Ma i politici hanno capito la lezione del Family Day? Risponde Barra: “Il Family Day ha mostrato a tutti una realtà della quale spesso i politici non si curano, o che non capiscono a fondo. E la realtà è questa: esiste un popolo, un popolo concreto, reale, fatto di uomini e donne, di giovani e adulti, di padri, madri e figli. Questo popolo c’è, non trova spazio sui grandi media ma esiste, ed è pure numericamente consistente. Ora, questo popolo, nonostante il dilagare di una ‘cultura’ sciaguratamente laicista, che mira ad abbattere i valori naturali e cristiani che hanno fatto la nostra civiltà, questo popolo – dicevo – ha dato, con il ‘Family Day’ un forte segnale di vita, ha fatto capire che è un popolo reattivo, che vuole dire la sua. A una condizione: che trovi ragioni convincenti per suscitare una sua mobilitazione – nel caso, la difesa della famiglia naturale e l’opposizione a quell’obbrobrio giuridico che sono i DICO – e che vi siano delle guide credibili che sappiano interpretare la sua volontà e che sappiamo dargli voce. Ecco, un ‘buon governo’ dovrà essere capace di ascoltare questo popolo, di prestare attenzione privilegiata alle sue istanze e, per il bene di tutti i governati, tradurre in disposizioni anche di legge i valori nei quali questo popolo crede”.
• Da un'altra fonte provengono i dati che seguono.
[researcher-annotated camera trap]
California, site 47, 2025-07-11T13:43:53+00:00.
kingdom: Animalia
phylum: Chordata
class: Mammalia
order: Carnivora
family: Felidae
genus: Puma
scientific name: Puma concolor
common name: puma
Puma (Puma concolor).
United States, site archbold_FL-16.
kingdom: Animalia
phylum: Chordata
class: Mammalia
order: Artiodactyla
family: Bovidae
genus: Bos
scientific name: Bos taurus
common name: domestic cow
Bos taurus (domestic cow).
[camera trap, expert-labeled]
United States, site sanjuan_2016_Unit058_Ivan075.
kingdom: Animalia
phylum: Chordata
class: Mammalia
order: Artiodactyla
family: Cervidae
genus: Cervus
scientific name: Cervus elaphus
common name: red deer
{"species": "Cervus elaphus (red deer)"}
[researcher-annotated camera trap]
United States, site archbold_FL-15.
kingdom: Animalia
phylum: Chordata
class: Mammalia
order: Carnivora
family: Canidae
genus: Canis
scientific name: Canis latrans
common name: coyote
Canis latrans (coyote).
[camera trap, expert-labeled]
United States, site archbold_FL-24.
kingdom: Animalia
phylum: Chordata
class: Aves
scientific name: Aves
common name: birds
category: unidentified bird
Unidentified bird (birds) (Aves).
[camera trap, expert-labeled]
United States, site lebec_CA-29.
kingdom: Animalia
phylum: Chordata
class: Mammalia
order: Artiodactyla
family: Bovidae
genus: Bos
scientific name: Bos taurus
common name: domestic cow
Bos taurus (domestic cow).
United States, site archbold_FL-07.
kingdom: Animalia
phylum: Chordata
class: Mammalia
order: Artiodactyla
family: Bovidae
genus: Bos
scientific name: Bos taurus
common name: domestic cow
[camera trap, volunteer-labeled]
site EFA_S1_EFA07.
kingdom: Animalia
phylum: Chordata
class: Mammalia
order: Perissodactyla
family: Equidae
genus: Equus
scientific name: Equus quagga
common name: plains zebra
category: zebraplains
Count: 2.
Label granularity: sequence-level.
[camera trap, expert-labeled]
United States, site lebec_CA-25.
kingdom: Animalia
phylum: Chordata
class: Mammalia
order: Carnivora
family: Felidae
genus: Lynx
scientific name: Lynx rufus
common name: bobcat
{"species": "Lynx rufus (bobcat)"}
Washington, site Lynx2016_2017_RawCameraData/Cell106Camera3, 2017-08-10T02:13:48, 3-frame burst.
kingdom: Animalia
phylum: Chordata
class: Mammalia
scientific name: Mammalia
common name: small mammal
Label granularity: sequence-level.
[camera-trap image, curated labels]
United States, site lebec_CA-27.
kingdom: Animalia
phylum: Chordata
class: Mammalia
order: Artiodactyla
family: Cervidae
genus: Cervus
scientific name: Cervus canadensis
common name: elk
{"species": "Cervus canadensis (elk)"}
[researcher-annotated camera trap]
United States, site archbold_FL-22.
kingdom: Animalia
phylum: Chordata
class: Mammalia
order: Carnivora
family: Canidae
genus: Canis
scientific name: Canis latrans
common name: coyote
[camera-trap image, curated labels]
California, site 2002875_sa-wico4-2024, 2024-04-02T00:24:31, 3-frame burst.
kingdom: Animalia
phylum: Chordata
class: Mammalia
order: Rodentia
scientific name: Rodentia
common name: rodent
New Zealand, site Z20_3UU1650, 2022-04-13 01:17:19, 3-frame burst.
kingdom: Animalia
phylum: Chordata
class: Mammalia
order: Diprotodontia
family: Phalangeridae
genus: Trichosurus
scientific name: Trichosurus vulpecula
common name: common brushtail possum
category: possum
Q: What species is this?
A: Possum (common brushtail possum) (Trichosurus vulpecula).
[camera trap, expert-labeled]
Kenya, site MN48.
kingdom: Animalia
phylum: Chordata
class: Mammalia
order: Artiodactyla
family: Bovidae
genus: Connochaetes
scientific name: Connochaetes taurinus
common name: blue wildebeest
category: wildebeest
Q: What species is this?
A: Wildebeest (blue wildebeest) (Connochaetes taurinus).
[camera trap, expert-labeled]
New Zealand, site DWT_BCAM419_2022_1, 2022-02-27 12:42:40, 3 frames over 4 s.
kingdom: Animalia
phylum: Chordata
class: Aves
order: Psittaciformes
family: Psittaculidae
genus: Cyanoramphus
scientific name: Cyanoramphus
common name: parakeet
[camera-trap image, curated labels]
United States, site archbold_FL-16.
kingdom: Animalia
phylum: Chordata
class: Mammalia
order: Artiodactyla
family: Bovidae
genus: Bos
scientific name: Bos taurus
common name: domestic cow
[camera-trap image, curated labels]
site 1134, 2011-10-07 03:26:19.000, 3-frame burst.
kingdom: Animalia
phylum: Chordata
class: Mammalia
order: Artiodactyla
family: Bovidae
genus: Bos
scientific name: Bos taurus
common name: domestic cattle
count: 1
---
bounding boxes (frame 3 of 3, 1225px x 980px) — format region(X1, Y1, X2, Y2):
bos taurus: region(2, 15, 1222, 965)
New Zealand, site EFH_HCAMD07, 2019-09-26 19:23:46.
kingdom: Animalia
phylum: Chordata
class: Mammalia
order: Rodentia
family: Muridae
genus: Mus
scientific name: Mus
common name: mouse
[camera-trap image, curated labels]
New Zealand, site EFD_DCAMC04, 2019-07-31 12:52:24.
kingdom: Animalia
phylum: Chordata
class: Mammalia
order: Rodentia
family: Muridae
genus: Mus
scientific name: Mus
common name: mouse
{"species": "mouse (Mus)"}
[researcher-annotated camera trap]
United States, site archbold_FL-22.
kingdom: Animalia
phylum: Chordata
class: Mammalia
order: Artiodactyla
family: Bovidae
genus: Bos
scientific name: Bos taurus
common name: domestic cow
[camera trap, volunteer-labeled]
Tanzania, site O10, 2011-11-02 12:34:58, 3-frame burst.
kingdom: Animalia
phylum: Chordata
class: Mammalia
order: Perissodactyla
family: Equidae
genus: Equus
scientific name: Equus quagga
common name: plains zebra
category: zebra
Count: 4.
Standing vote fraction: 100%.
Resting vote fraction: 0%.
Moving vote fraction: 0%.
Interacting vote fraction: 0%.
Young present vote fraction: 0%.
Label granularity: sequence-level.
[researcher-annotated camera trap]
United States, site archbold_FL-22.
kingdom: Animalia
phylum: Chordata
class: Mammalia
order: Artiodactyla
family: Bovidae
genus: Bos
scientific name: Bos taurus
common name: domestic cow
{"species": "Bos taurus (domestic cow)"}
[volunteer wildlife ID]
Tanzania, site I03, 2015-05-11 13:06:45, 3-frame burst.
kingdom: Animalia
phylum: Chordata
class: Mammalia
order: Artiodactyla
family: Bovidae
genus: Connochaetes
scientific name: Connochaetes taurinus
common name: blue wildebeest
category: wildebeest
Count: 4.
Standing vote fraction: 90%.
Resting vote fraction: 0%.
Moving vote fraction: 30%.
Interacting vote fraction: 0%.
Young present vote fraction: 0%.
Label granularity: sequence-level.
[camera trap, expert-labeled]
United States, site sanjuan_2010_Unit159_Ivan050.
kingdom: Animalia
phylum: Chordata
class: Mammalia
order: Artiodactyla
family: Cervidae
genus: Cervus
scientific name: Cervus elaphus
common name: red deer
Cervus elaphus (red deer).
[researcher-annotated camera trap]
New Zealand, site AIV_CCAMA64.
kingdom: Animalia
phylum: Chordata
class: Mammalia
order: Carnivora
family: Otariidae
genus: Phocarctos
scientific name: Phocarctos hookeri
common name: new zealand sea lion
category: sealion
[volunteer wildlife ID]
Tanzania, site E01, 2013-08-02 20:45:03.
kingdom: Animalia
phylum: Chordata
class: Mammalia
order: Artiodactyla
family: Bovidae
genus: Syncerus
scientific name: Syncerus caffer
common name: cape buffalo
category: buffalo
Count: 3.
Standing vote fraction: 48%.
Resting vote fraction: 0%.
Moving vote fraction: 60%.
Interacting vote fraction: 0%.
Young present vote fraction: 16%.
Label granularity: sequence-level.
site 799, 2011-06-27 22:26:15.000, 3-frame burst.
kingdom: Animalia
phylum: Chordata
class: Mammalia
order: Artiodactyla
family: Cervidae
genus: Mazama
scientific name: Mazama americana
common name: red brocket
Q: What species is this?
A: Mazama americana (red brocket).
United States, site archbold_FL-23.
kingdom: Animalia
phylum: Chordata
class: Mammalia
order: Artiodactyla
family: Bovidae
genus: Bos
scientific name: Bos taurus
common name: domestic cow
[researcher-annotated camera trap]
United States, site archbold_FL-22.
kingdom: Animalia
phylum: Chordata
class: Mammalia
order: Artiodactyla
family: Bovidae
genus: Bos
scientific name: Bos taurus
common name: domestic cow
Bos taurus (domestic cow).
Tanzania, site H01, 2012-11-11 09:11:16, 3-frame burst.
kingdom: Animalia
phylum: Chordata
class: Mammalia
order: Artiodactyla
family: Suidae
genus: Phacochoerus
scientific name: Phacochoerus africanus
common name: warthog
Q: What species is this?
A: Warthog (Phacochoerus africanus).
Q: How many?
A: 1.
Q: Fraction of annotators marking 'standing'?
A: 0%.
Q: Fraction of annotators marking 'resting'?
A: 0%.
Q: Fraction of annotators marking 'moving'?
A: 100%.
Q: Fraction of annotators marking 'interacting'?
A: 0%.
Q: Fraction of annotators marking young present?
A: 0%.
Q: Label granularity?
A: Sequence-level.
Le buone intenzioni, tuttavia, non bastano. Chiedo a Barra che cosa un “buon governo" non dovrebbe fare. “Non dovrebbe concedere cittadinanza – risponde – a tutte le pretese, ai desideri, alle aspettative che non si fondano sul bene comune. Il bene comune non è un’astrazione, è qualche cosa che la ragione può riconoscere. Una sana dottrina e l’esperienza della storia lo provano. Per fare qualche esempio: poiché non c’entra niente con il bene comune di una nazione riconoscere legalmente l’unione di due uomini, di due donne, o la poligamia, un ‘buon governo’ non consentirà questa legalizzazione. Un altro esempio: poiché per i cattolici è certo che con l’aborto si uccide una vita umana nel grembo della propria madre, e poiché è altrettanto certo che una vita umana innocente è sempre un bene di cui può usufruire l’intera comunità, un buon governo non dovrebbe essere ‘abortista’. Certo, non mi nascondo il fatto che anche il miglior governo dovrà fare i conti con la realtà, e in Italia forse non ci sono oggi e non ci saranno domani le condizioni politiche per modificare la legge 194, ma questo non impedisce di porsi in un orizzonte ideale anti-abortista. Da questo orizzonte potranno poi scaturire le misure politicamente possibili che almeno limitino la piaga dell’aborto”.